After four years of fieldwork, the first lessons are emerging. In the Kinabatangan region of Sabah, agroforestry systems are being trialled within active palm oil plantations, integrating native tree species into a landscape structured for oil production. This demonstrates that ecological goals and agriculture are not mutually exclusive — but it also reveals the added complexity and trade-offs involved.


Efficiency remains the benchmark

It is important to clarify what TRAILS is not. Agroforestry is not a direct substitute for optimised monoculture. From the perspective of process optimisation, mechanisation and cost efficiency, row-by-row cultivation of a single crop remains the most effective way to produce large volumes of vegetable oil. That scale and predictability underpin the current vegetable oil industry.

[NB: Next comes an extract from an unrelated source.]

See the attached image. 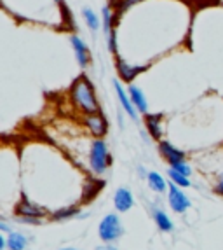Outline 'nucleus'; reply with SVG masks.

Mixed systems, by contrast, introduce additional complexity. Management becomes more labour-intensive, mechanisation more difficult and yields per hectare less predictable. This makes scaling up challenging, particularly in a sector built on bulk production, security of supply and tight margins. Promoting biodiversity is valuable — but it does not automatically align with the logic of efficiency.


Learning from limitations

It is precisely because TRAILS exposes these tensions that the project is relevant. It shows where ecological gains are possible within production landscapes, but also where limits become visible. Biodiversity-enhancing cultivation systems are not yet close to matching the efficiency of fully optimised production systems.


Scientific guidance — including from CIRAD — plays a crucial role. By systematically monitoring ecological effects, the project makes both progress and trade-offs transparent. This knowledge is highly valuable for a sector facing major transitions in sustainability, land use and climate policy, while still needing to remain economically sound.


Not a blueprint, but a learning platform

For the vegetable oil sector, the value of TRAILS does not lie in presenting a ready-made model. Rather, it functions as a learning platform. It helps clarify where innovation is possible, which directions show promise and where economic and operational realities set boundaries to ecological ambition.


Sustainability is not optional; it is a structural challenge. At the same time, in our sector it can only endure if it remains compatible with scalability and economic viability. TRAILS illustrates how complex that balance is — and why continued dialogue on this issue remains essential.